Hep birlikte el sallıyor iken gidenlerin ardından, içimizde oluşan, gitmek mi yoksa kalmak mı zor? Sorusuna binlerce serçe feda ediyorduk. Gittiler geldiklerinin tam da aksine, sessiz sedasız bir hoş seda bırakarak gittiler.

Dünyanın dört bir yanından gelen yüzlerce Turan gönüllü misafirin yükünü omuzlamaya çalışan, yüreği Çukurova kadar geniş, başı Toroslar kadar dik bir şekilde, üç koca gün geçiren Halise hanımın, elleri, ayakları, dudakları titriyorken ayakta kalmakta bile güçlük çekiyordu.. Dokunsan ağlayacak, tutmasan düşecek gibi gözleri madenci fenerini yansıtan bir halde bakıp duruyordu boşluğa...

-Yapma başkan, hadi bir çay içelim rahatlarsın dediğimde, sanki tam da onu bekliyormuş gibi, buğulanmış gözleri, yanağına doğru domur domur ıslaklarını yüzdürmeye başlamıştı bile, kısık bir sesle sanki kırk boğum gırtlağında ancak "onlar bizim ailelerimiz" ifadesini kullanabilmişti, 

-Evet, başkan ailelerimiz, hatta dünyanın neresinde yaşıyorsa yaşasın, Türkçe çarpan her yürek, yüreğimizde atar. Sizi anlayabiliyorum demiş olmama rağmen, bir türlü kabul edemiyordu. Ben Halise hanımı, yıllardır tanırım, ama hiç bu kadar karamsar bir ruh halinde görmüşlüğüm yoktu.. Sanki ağlamak istiyormuş da, kelimelerim arasında kendine kelime kovalıyormuş gibi idi.

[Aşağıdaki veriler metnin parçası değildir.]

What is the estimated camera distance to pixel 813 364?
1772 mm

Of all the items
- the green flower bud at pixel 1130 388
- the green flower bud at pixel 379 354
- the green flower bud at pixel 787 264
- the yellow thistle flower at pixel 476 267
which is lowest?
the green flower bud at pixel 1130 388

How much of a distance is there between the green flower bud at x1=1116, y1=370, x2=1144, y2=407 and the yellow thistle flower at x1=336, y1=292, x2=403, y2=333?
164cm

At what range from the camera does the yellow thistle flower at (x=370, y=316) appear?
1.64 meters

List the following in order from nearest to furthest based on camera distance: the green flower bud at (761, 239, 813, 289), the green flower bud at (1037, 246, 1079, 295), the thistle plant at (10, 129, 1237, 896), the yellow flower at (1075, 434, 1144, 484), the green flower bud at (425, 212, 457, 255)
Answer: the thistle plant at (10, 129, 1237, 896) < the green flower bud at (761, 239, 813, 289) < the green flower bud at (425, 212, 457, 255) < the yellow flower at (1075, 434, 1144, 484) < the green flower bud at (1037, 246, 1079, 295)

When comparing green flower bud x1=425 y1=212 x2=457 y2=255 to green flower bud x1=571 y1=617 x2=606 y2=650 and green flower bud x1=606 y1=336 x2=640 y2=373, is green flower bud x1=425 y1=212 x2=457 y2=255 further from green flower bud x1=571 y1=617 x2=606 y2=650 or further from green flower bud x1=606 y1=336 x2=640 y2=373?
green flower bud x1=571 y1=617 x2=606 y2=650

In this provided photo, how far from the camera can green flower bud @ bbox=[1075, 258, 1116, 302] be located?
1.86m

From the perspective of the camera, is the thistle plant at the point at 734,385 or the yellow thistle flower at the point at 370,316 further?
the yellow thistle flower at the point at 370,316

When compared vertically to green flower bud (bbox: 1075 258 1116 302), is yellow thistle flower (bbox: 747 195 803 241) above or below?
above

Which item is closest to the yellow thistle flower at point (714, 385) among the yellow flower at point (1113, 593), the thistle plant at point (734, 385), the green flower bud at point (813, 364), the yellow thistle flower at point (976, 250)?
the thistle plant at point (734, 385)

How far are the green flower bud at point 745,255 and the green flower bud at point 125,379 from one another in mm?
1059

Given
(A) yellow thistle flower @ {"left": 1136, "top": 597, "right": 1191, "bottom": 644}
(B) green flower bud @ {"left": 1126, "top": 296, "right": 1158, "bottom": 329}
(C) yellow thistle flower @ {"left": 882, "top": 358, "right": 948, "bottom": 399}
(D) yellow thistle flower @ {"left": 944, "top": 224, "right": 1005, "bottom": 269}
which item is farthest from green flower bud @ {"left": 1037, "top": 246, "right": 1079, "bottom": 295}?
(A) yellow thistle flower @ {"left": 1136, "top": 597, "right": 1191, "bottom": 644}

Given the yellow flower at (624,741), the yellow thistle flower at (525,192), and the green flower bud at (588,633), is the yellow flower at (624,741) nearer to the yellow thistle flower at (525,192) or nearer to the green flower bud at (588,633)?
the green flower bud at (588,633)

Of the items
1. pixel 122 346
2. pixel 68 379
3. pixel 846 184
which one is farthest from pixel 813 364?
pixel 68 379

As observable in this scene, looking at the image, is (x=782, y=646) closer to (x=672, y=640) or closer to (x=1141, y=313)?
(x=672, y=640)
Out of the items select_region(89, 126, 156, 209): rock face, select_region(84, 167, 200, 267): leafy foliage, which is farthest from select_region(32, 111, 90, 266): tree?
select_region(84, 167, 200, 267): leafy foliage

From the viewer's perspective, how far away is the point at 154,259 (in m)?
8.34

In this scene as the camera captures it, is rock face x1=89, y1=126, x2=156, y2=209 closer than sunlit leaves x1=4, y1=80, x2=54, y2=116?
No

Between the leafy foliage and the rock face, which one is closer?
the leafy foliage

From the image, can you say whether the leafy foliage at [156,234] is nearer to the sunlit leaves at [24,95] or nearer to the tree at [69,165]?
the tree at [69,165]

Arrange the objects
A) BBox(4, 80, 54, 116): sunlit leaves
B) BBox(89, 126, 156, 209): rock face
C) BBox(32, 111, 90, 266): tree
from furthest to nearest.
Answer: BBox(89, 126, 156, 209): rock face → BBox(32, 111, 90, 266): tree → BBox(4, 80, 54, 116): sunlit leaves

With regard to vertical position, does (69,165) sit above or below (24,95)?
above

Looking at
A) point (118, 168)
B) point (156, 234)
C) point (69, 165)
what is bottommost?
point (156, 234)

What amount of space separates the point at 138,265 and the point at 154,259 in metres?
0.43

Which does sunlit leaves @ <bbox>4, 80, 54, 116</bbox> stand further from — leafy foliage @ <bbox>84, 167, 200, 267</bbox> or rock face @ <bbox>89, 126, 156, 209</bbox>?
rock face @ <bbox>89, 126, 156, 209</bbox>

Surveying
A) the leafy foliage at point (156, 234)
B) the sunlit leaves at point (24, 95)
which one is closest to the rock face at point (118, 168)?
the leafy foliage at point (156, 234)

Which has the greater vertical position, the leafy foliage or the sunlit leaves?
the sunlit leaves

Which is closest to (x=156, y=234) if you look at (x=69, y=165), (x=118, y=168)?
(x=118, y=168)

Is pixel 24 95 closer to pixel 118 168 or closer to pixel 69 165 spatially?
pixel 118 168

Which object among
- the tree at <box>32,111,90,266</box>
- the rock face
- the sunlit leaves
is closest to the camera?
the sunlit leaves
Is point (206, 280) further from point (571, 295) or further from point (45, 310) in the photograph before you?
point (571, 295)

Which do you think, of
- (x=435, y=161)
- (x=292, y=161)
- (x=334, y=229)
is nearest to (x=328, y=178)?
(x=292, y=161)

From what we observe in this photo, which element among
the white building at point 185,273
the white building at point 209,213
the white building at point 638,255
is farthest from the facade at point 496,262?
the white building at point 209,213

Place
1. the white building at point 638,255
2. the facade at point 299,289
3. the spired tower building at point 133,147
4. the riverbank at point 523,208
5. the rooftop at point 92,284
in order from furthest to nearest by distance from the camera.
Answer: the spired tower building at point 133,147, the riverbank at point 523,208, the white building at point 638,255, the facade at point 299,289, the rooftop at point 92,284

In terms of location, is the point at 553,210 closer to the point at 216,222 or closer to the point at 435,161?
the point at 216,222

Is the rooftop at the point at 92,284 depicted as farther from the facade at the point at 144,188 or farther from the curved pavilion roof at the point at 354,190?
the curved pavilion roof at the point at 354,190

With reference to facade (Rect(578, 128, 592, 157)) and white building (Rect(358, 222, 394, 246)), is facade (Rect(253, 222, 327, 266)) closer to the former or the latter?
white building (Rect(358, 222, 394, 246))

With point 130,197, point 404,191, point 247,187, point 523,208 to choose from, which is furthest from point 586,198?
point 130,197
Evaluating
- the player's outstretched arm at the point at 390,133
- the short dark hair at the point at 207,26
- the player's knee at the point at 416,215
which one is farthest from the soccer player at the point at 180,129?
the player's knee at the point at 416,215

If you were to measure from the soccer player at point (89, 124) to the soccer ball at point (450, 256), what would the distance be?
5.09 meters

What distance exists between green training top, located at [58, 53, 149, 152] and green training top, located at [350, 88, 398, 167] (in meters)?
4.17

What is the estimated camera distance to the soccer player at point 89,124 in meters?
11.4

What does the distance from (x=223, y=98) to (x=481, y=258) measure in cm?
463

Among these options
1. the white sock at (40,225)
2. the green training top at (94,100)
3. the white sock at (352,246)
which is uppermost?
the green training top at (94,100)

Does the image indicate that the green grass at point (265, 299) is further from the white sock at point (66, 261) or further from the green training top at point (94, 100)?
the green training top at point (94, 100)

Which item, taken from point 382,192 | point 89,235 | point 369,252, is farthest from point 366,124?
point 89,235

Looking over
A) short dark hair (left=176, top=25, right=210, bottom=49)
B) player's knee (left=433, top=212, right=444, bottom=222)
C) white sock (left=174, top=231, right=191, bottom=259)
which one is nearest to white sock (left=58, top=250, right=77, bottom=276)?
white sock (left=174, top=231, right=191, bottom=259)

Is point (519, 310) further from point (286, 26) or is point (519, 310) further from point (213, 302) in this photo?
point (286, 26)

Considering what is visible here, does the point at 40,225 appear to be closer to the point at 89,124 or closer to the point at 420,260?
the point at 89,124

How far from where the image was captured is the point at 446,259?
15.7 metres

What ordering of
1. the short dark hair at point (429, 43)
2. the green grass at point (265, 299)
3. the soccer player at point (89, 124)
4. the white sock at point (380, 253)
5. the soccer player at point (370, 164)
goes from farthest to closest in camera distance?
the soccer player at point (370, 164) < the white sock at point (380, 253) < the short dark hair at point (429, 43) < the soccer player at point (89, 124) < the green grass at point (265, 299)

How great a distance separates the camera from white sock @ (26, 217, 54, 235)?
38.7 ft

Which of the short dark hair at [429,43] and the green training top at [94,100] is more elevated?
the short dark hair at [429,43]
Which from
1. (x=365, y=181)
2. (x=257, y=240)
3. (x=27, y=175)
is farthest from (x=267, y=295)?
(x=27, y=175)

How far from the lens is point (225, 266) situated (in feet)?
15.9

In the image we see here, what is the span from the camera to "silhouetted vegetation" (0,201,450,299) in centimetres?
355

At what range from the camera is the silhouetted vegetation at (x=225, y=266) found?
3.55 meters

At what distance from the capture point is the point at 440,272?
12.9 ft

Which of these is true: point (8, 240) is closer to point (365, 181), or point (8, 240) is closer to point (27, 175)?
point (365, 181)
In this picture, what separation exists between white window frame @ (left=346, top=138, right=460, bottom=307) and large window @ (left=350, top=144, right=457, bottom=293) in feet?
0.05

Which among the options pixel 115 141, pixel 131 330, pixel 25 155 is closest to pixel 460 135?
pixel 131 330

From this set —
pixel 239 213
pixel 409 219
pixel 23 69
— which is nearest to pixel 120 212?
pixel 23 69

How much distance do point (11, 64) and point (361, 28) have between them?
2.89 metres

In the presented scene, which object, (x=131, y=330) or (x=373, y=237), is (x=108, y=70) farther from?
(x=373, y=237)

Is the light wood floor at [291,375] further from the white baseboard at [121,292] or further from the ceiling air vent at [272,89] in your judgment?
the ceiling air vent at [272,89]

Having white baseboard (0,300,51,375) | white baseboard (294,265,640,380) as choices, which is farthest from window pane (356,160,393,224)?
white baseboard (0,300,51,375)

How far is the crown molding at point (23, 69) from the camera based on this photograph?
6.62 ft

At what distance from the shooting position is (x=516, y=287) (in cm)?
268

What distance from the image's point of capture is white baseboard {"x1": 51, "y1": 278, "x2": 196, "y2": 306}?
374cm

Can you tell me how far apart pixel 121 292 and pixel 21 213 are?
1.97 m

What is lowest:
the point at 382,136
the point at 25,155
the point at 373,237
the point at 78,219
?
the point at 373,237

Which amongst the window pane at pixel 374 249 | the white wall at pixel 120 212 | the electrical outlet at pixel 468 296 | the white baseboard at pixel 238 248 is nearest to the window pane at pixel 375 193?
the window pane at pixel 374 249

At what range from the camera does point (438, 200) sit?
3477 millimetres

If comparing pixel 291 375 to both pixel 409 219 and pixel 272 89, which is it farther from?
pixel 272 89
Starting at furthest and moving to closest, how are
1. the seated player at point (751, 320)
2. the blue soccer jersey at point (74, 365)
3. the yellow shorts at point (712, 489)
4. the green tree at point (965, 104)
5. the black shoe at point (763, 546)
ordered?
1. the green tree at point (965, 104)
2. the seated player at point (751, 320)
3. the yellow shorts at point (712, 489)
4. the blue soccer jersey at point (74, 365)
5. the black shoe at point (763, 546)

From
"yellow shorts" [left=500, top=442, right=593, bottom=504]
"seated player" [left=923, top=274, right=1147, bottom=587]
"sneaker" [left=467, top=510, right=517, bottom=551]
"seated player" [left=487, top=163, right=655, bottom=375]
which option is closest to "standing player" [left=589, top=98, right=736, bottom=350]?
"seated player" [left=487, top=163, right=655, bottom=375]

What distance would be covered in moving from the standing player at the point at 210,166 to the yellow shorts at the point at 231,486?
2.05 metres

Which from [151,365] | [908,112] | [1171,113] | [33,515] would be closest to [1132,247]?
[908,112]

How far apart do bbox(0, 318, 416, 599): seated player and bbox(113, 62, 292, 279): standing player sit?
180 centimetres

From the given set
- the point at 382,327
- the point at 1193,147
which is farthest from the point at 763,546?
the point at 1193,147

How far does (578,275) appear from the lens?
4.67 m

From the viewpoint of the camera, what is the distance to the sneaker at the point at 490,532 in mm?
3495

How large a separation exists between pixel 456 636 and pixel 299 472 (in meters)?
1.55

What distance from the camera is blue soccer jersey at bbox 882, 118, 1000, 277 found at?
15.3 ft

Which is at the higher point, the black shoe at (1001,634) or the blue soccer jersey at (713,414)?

Öyle deme Cahit Bey, kim bilir tekrar görüşebilir miyiz? Belki onlar buralara geldiğinde biz buralarda olmayız, belki biz oralara gittiğimizde onlar oralarda olmazlar, ölüm kalım dünyası, bak, geçen festivalde Necati Coşkun, Mehmet Nacar ağabeyler vardı, dağ gibi adamlardı, rahmetli oldular..

-"Allah rahmet eylesin" mukadderat başkan, bu herkes için kaçınılmaz bir son, ne diyordu Necip Fazıl, "yol onun, varlık onun, gerisi hep angarya..." Sıkma canını,

Hadi otele geçip elimizi yüzümüzü yıkayıp, Birer çay içelim, ben de geceye kalmayayım yol uzun...

-Başkan! -Başkan!

 Efendim

-Başkan kulağın!

Ya kanıyor mu yine?

-Evet, kötü olmuş bu defa.

Ya biliyor musun Cahit Bey hiç geçmedi bu aralar kulak ağrım.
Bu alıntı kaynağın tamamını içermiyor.